We ended our session with Reconciliation, and at the opening prayer, the irony occurred to me. For it was during a conversation about Confession that some of the most heated parts of our Twitter conversation had happened, and now, I was in the middle of doing the very thing my Twitter friends had spoken firmly against as false, as “unnecessary man-made tradition,” as superfluous and wrong. Not only that, I was about to confess my weakness in those conversations in the very mode they would scorn.

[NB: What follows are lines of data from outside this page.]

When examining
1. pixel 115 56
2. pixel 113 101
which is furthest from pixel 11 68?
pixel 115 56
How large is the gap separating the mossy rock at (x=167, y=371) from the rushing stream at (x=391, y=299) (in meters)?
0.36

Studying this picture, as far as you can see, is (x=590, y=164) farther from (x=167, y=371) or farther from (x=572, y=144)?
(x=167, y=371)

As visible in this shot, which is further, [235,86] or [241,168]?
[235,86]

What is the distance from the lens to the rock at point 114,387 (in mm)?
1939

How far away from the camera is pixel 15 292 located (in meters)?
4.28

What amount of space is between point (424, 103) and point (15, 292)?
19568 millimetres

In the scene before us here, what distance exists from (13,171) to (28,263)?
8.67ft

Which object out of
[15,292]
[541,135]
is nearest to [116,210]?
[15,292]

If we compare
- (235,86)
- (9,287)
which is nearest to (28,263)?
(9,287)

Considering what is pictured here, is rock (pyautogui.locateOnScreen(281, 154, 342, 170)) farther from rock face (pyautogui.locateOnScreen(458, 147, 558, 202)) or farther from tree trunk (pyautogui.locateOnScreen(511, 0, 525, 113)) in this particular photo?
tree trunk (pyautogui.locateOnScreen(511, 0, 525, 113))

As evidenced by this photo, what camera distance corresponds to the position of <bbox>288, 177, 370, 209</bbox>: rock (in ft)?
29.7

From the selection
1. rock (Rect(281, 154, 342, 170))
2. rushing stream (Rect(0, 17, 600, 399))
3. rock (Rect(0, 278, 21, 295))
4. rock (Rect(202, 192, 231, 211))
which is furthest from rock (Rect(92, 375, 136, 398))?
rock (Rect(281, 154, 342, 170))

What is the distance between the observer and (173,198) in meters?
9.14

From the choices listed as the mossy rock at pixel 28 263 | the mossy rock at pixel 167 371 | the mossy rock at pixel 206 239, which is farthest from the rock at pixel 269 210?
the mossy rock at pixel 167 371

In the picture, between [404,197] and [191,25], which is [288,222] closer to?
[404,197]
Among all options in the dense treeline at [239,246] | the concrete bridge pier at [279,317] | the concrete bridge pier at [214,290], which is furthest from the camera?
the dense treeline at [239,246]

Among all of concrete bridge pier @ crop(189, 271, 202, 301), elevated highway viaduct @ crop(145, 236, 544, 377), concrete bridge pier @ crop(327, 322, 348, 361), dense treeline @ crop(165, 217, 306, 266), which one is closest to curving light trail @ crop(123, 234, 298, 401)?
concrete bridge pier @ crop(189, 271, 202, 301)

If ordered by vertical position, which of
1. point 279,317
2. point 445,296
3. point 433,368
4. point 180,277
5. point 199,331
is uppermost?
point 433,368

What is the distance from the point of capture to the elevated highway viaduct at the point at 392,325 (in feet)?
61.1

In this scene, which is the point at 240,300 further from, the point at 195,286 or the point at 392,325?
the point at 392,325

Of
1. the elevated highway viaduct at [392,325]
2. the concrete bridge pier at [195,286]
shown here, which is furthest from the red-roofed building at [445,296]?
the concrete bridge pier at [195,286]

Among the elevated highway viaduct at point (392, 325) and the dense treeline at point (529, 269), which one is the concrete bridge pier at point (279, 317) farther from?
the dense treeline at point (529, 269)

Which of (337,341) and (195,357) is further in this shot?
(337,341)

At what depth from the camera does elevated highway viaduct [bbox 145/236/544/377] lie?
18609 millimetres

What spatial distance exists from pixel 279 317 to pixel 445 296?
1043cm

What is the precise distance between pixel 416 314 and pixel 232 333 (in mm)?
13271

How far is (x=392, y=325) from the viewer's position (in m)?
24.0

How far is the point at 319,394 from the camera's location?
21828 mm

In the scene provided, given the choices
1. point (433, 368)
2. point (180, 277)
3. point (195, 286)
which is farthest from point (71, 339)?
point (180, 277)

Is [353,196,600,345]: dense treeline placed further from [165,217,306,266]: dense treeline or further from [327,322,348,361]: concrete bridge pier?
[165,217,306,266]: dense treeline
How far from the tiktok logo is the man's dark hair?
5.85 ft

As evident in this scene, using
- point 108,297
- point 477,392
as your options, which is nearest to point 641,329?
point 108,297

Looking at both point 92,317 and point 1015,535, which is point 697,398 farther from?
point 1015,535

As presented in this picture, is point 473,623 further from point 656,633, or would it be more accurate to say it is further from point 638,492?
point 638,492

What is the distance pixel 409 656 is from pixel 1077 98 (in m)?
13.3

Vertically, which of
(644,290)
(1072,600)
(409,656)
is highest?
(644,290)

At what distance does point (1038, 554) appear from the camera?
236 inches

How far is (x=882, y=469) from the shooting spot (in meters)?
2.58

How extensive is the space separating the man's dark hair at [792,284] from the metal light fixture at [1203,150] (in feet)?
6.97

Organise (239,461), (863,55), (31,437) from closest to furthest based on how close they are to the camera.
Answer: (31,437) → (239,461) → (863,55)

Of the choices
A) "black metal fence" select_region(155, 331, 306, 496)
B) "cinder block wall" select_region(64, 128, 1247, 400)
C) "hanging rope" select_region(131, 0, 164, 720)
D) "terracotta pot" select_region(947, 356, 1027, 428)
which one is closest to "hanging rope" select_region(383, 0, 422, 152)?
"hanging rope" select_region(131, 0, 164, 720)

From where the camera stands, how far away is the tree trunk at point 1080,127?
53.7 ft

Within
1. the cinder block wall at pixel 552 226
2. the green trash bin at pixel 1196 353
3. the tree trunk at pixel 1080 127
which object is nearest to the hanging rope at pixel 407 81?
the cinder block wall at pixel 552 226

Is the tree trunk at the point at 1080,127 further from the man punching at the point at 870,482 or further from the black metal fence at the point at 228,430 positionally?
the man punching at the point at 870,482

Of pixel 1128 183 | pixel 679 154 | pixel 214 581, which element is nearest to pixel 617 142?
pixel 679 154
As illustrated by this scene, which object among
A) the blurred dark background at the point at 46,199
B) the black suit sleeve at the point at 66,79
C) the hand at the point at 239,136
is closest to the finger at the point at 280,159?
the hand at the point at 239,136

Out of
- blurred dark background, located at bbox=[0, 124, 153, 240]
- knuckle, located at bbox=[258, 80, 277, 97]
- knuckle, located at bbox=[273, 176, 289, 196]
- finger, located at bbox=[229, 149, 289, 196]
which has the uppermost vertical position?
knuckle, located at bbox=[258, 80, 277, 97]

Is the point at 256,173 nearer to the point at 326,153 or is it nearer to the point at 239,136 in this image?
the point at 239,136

But I felt a lightness at doing so, and as soon as I got home, I ran to my laptop. Though nearly dinner time, I asked my husband if we could delay things just slightly. I had something burning in my soul and needed to take care of it. “It won’t take long,” I promised. I proceeded to not only bow out of the conversation with my non-Catholic friends by unfollowing them, but, before doing so, explaining why. The grace I’d just received from Reconciliation flowed through me, and I was able to be honest and contrite in how I presented my apology and offer sincere prayers. I could part ways from the toxic conversation with a sense of total peace. Unlike previously, I had no desire to take another peek, seek out their responses, nor wonder if they were chatting behind my back — or even if they’d detected my sincerity. It didn’t matter. I’d given it to Jesus, raised it all up to him, and was able to let go. My frustration and feelings of betrayal had disappeared.
I can’t fully explain the new sense of calm I have felt since regarding this situation, but it’s clear I could not have achieved this on my own. It’s been a year or more of feeling unsettled about my friend’s departure from Catholicism, and I wasn’t getting anywhere in feeling hopeful. I needed Jesus. I needed him particularly through the Sacrament of Reconciliation. The grace was so real to me that I knew it was, undeniably, divine, and I am unequivocally grateful.
I have a long way to go in perfecting all this. But Jesus has forgiven me, time and again, for my own betrayals of him. The least I can do is go to him in these hurts that cut to the center of the soul and beg for his healing grace. That we even have this option is a supreme gift.
As I reflect on all of this, I recall the ending words of that song I learned from our babysitter all those years ago: “Yes, Jesus loves me. Yes, Jesus loves me. Yes, Jesus loves me, the Bible tells me so.”
Q4U: What experience of Reconciliation stands out in your mind?